*STATED PROBLEM*: Convert the stretch from the line containing "What distance would" through the line containing "0.73 metres" into a Markdown table with the columns Number and Text, giving each line's running number and its wording and omitting blank lines.

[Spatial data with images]
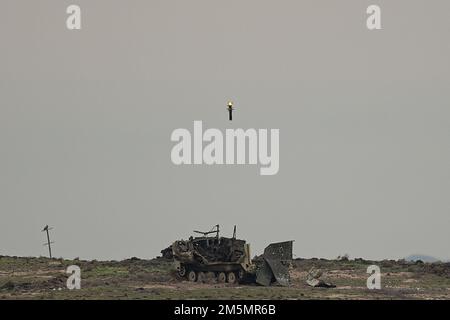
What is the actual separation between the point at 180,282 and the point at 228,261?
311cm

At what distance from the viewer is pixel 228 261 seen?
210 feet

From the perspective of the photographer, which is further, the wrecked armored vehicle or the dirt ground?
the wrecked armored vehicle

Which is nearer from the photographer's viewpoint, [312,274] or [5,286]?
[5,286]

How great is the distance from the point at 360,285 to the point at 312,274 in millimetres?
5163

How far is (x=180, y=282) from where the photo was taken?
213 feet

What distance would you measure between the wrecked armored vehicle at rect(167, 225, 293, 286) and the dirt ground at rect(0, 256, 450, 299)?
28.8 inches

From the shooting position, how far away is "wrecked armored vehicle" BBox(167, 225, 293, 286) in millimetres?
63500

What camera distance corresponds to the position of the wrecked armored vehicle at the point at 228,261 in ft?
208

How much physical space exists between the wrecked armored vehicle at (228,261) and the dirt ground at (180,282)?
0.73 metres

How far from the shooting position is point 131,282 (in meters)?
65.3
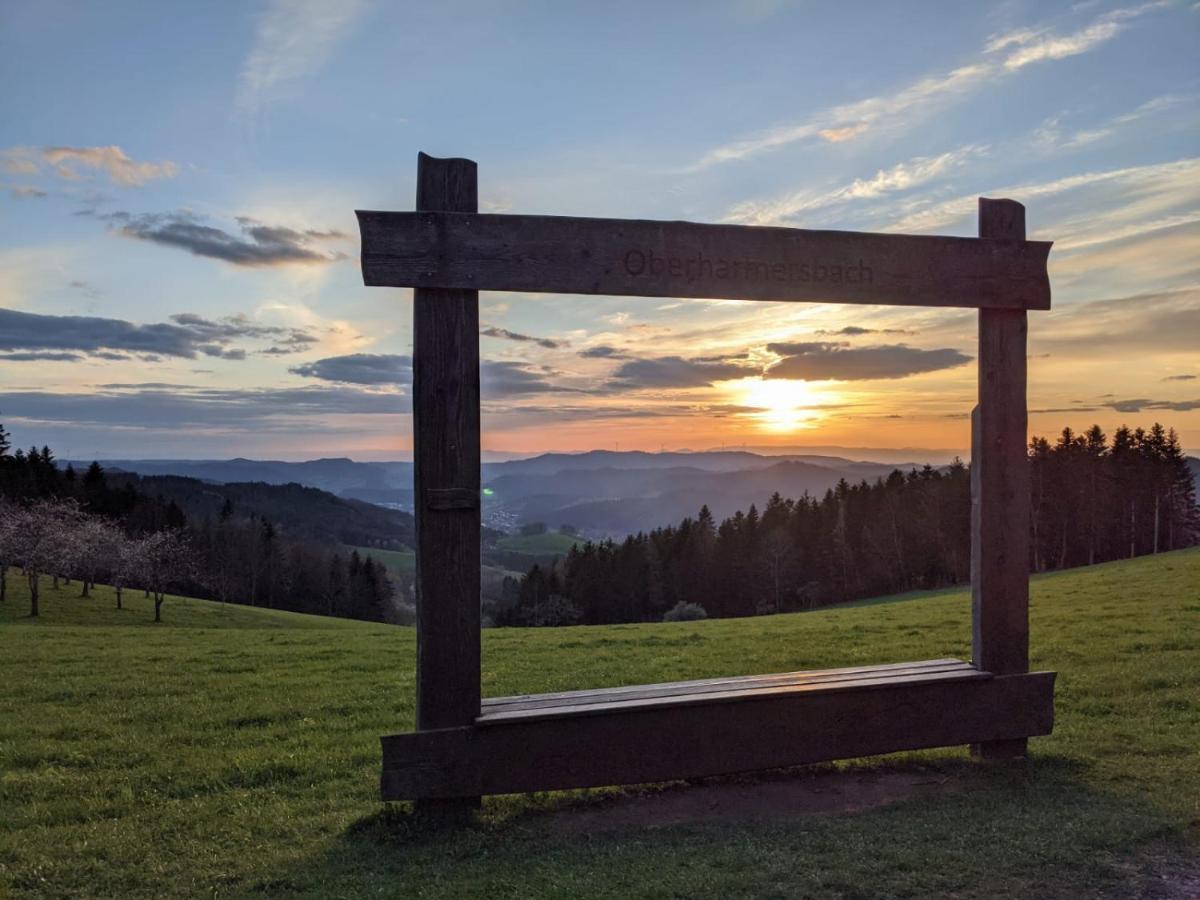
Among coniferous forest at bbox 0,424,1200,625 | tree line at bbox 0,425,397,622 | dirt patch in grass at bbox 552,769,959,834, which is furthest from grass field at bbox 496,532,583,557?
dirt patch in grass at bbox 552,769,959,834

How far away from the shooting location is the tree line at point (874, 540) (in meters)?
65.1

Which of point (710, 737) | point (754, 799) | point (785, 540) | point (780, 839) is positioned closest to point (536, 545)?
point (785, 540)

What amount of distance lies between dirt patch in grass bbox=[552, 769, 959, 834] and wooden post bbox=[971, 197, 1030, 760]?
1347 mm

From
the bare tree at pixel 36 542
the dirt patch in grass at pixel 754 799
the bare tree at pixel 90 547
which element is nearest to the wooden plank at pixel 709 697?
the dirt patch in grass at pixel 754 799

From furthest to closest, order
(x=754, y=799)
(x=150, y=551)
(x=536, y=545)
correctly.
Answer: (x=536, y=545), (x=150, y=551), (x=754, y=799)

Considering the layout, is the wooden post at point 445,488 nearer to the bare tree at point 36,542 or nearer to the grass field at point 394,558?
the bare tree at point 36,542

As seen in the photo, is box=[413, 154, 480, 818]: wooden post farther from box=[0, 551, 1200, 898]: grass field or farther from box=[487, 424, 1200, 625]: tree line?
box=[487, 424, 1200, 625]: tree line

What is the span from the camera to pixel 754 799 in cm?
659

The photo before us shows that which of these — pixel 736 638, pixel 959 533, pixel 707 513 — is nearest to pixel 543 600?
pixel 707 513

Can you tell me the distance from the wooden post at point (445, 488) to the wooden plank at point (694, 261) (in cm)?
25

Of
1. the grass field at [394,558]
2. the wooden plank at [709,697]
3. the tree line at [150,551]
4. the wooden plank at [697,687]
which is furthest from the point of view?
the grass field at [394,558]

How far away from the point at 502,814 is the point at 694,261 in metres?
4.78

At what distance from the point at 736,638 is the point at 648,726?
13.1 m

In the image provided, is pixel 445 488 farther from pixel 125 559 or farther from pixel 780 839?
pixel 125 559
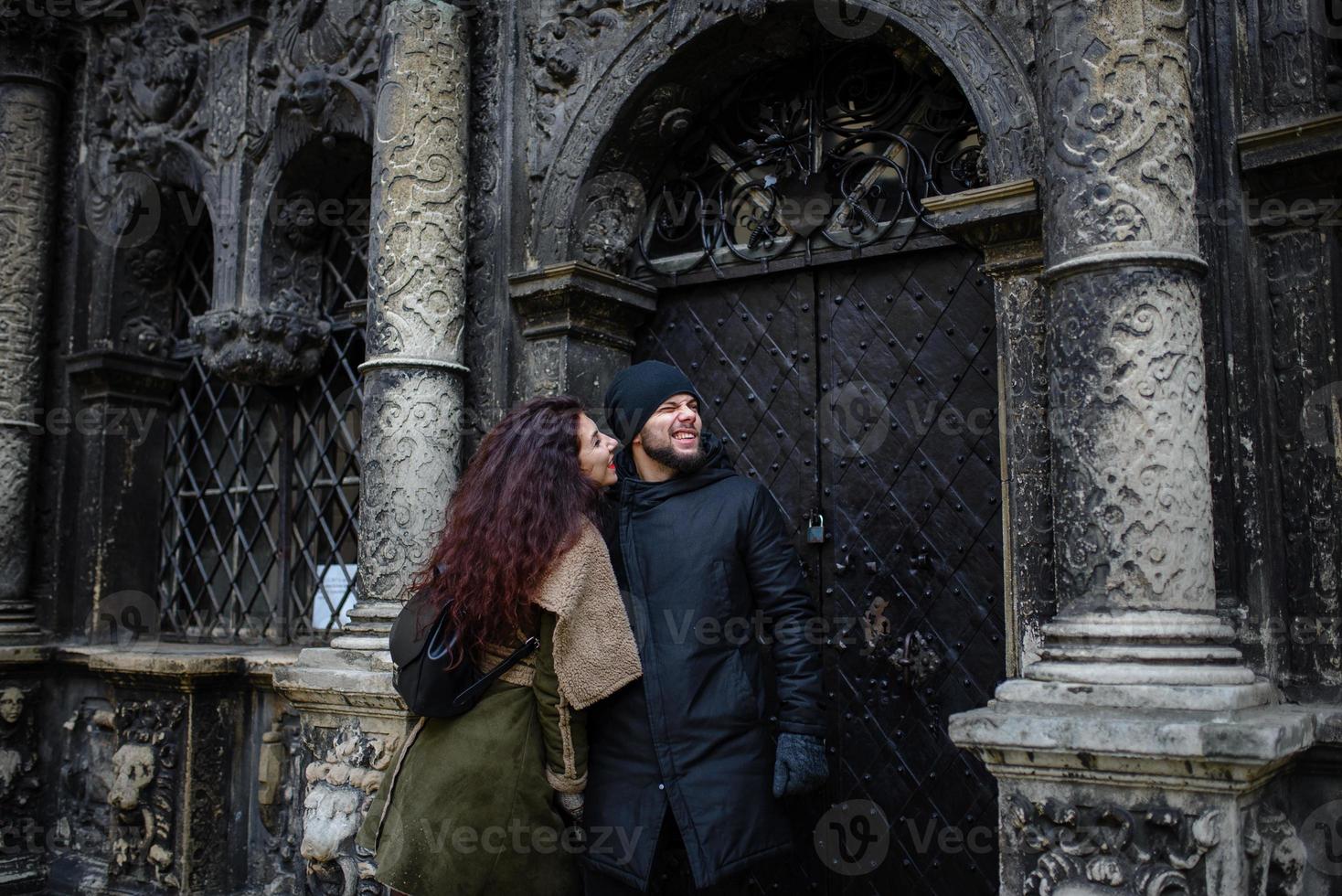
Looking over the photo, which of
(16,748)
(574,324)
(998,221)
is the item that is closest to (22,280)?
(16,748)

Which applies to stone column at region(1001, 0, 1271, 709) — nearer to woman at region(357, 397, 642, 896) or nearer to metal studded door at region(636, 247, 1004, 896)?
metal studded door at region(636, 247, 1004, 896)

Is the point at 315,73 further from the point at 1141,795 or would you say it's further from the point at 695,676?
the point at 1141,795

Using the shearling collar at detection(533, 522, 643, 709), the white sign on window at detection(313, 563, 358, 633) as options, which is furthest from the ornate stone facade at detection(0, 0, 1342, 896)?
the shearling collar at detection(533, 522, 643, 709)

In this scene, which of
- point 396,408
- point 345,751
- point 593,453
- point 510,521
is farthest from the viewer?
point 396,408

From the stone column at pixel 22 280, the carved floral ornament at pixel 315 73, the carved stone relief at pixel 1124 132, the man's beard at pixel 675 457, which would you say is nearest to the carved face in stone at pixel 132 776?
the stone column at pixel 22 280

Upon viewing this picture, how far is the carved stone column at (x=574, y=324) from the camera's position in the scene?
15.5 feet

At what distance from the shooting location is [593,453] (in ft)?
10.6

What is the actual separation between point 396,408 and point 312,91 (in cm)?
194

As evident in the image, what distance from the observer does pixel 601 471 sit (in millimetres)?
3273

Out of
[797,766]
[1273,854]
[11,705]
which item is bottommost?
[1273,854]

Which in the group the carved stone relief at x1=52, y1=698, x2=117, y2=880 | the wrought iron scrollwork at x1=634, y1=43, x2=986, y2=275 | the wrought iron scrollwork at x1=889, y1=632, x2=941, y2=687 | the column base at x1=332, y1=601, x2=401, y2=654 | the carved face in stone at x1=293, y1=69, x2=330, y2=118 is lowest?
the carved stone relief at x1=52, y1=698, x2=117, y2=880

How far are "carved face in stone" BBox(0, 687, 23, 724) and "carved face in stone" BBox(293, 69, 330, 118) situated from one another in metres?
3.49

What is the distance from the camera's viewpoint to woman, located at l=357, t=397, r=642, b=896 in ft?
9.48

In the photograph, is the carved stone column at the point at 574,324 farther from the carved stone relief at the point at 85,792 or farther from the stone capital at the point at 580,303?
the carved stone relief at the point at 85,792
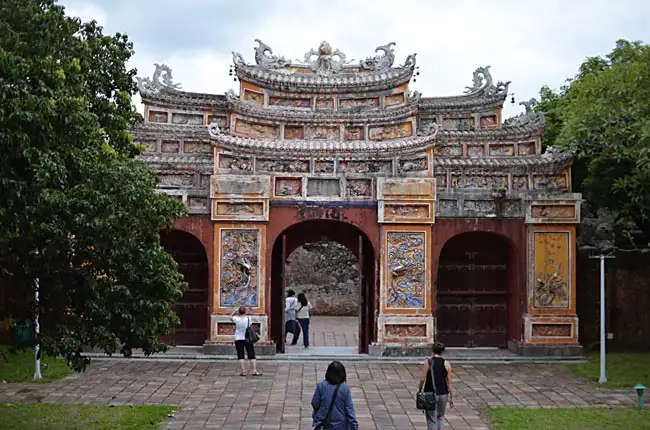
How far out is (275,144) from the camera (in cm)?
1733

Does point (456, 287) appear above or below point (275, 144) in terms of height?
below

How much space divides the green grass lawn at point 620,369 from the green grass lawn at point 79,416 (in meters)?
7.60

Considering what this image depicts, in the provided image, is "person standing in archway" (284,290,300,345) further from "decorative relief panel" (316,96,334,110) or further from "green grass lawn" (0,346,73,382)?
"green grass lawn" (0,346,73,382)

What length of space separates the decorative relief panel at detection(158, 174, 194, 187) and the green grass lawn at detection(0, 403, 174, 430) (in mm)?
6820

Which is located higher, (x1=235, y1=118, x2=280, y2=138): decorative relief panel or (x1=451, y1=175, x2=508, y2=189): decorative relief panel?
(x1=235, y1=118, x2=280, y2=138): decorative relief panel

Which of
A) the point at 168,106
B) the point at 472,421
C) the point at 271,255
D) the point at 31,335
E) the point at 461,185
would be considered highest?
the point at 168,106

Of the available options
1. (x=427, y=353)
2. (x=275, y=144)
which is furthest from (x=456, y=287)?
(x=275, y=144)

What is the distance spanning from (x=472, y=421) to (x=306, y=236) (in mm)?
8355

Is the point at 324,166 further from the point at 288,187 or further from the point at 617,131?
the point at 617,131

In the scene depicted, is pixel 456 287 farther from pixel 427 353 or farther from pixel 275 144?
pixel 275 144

*SOLUTION FOR THIS TASK*:
| Number | Text |
|---|---|
| 1 | What distance would you measure between the wrecked armored vehicle at rect(167, 225, 293, 286) and the dirt ground at rect(0, 256, 450, 299)? |
| 2 | 28.8 inches |
| 3 | From the shooting position, how far away is "wrecked armored vehicle" BBox(167, 225, 293, 286) in millimetres? |
| 4 | 63500 |
| 5 | What camera distance corresponds to the position of the wrecked armored vehicle at the point at 228,261 in ft? |
| 6 | 208 |
| 7 | How much physical space exists between the wrecked armored vehicle at (228,261) and the dirt ground at (180,282)? |
| 8 | 0.73 metres |